C’est tout ce beau monde qui s’était retrouvé du 24 au 28 août dans la capitale mozambicaine, où les mouvances Ratsiraka et Ravalomanana se sont liguées, de temps en temps soutenues par celle de Zafy, plus modérée, contre Rajoelina.

 

Depuis fin 2008, ces personnes n’ont été capables que de se haïr, voire de tuer et aucune vraie médiation interne n’a pu être initiée. Il a fallu l’intervention de la SADC, chapeautée par les Nations Unies, pour qu’on aboutisse aux réunions de Maputo. Et au milieu de cette atmosphère suffocante où trahisons riment avec bassesse d’esprit, un malgache a pu aider le GIC dans sa démarche en ayant des contacts secrets avec toutes les parties. Il s’agit de Mamy Andriamasomanana,  dont la réputation de technicien de haut niveau et de républicain intègre,  séduit aussi bien les partenaires étrangers que les chefs ou membres influents des différentes mouvances. Cela  lui vaut d’être cité comme un premier ministre de consensus possible. On lui doit la clause interdisant à tout membre du gouvernement de la nouvelle transition, hormis le président, de postuler aux prochaines élections afin de ne pas dénaturer la neutralité requise pour bien préparer ces consultations.

 

A Maputo, les journalistes malgaches étaient, pour une fois, en nombre. Certains n’ayant pas l’expérience de ce genre de sommet avec leur complexité se sont fait piéger. Ils ont relayé les intox, en lançant des noms improbables que certaine tendances ont sorti pour dérouter l’adversaire.

 

On pourra retenir que Roindefo Monja, premier ministre de la HAT, a fait la tournée des popotes pour sauver sa place et a visité successivement les différentes délégations.
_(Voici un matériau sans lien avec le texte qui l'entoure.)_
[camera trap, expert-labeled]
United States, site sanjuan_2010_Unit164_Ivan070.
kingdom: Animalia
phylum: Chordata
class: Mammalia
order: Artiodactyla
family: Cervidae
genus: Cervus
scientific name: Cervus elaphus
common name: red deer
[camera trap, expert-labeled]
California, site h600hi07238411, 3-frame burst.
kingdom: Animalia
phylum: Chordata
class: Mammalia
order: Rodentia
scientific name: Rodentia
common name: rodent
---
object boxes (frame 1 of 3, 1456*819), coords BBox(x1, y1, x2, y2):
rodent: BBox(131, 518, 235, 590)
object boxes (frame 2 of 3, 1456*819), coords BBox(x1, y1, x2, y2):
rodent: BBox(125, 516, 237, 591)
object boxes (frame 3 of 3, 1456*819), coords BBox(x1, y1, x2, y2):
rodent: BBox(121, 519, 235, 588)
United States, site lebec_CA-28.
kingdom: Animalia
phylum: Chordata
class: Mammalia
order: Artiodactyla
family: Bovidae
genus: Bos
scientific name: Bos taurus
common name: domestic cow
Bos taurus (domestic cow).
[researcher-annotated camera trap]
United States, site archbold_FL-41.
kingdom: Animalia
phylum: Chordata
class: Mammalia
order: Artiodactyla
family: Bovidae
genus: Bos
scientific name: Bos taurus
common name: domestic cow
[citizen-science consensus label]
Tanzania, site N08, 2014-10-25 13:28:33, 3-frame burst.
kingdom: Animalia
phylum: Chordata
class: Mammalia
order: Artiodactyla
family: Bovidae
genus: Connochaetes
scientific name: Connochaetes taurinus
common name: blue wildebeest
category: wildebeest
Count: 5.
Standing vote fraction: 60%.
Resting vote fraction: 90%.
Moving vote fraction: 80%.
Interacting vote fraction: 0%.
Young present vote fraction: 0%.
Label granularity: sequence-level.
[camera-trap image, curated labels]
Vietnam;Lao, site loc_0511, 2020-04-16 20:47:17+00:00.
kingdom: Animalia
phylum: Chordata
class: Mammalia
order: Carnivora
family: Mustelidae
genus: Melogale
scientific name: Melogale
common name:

Mais lui aussi serait prêt à céder sa place à Mamy Andriamasomanana qu’il estime.

 

Dans l’après-midi du 27 août, les 4 chefs d’état se sont réunis en comité restreint pendant plusieurs heures sans succès. En fait, il était clair que Marc Ravalomanana s’était de nouveau laissé dominer par ses vieux démons et voulait à tout prix l’élimination d’Andry Rajoelina  de la tête de la nouvelle transition. Le chef de l’état déchu a écorné l’image de dignité qu’il a donnée lors de Maputo I. Si philosophiquement, l’argument d’éviter le «mauvais exemple» est respectable, politiquement, il est insensé dans le contexte. Le fait de laisser Andry Rajoelina présider la nouvelle transition ne signifie pas qu’on valide un coup d’état mais qu’on stabilise une démarche de paix et de réconciliation. Plutôt que de regarder en arrière, il aurait fallu penser à l’avenir. Andry Rajoelina est l’assurance-vie pour les mutins et le savoir réhabilité aux yeux du monde leur aurait permis de relâcher les kalachnikovs.

 

D’autre part, Andry Rajoelina a voulu maintenir Roindefo Monja à la Primature ce qui est «inconcevable» selon le professeur Zafy. Ce dernier appuyait pourtant la candidature du jeune putschiste à la présidence mais ne peut accepter qu’un seul groupe s’accapare de tous les postes stratégiques.

 

Un schéma presque idéal était pourtant envisageable :

- Andry Rajoelina,  comme président pour la stabilité et pour lui permettre de sauver la face,

- Manandafy Rakotonirina, vice-président pour la légalité et le contrôle,

- Mamy Andriamasomanana, présenté par le GIC et ayant la sympathie de toutes les mouvances, premier ministre pour la préparation des élections dans la sérénité, hors de toutes passions et de tout calcul de carrière.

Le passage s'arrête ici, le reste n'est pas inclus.